Women asked (in the research) that staff trust their autistic instincts.

Key results found mums were likely to feel misunderstood by professionals, they were unsure which details were appropriate to share with professionals.

Mums can feel unable to turn to others for support in their parenting and I think it’s a crucial part of the NDIS (National Disability Insurance Scheme) that there is some development of support networks for autistic parents because they worry others are judging their parenting.

She (autistic mother) can be thought of as aggressive and ‘shouty’, when actually she is struggling to regulate her tone of voice.

Hospital can be overwhelming

Another non-autistic projection is in the maternal bond _ judging our connection to our children.

I know with my son, if he falls over, I want to go and grab him in a great big hug. It’s the worst thing I can do for him because he has to have time. The cuddles come later, but you can be judged as uncaring when the kindest thing you can do is give them space to process.

We can also be accused of fabricating illness or being overly focused on disability. We are researchers and we are questioning because we need answers … we are seeking certainty.

One of the hardest things as a mum is to be asked ‘what do you need’. How can I answer that when I don’t know what you can give me.

If I’ve never experienced help and support, I can’t imagine what that would be so I need help in understanding what I can access.

Executive functioning impacts on motherhood. Autistic women find they’re presumed incompetent by the professionals who are meant to assess and support their parenting without bias. Women can experience an invisibility bias _ the more verbal we are, the less disabled we seem.

When an under-supported mother uses her energy as masking to appear to be normal, it leads to her being vulnerable and her needs being misunderstood or ignored by professionals.

Assessors have to understand how executive functioning impacts (on parenting), that it’s a cognitive challenge. It’s not neglect and it’s certainly not laziness.

We have an explosion of professionals misunderstanding us, the way we communicate and the way we process information.

It has led to allegations raining down on our community of fabricating illness, which used to be called Munchausen by proxy. Other labels get used, too, like attachment disorders.
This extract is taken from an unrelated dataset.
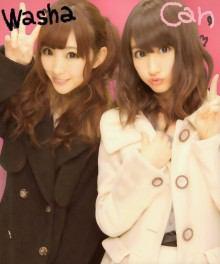 https://livedoor.blogimg.jp/omaeranews-idol/imgs/8/6/86cbeb83.jpg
Autistic women are investigated for alleged fabrication of their children’s autism.”


“When people are talking to autistic mothers about systems, it’s really helpful to provide them with a flow chart that shows them a process so they can track their way through the complexities of the system.

It (chart) shows them who they dealing with, what their responsibilities are, what they can do to help, and what they can’t do, so the mother can keep track of what’s going on.

It helps clarify and simplify communication.

We can dispel the myth that autistic people can’t be good mothers because like all mothers, autistic mothers have socially connected with people like themselves who are valued for their strengths, are supported in times of crisis, and are good parents.

The key wording is ‘like all mothers’. Society has those structures. We need to be cued into them.

About Monique and Geraldine:

Monique Blakemore is an autistic rights campaigner and advocate. She is the founder of Autism Women Matter and has spoken at the United Nations, World Human Rights Forum and has a special interest in autistic women and their empowerment through policy making.

Geraldine Robertson is an active advocate and board member for the following organisations: Autistic Self Advocacy Network for Australia and New Zealand, Autism Tasmania, Tasmanian Autism Advisory Panel and a representative for the Australian Autism Alliance.

In October-November, the Human Rights Committee at the United Nations will review Australia. It’s expected that concluding observations will include recommendations on how to improve human rights in the Australian context.

Geraldine has been elected as the advocate to represent the needs of autistic Australians.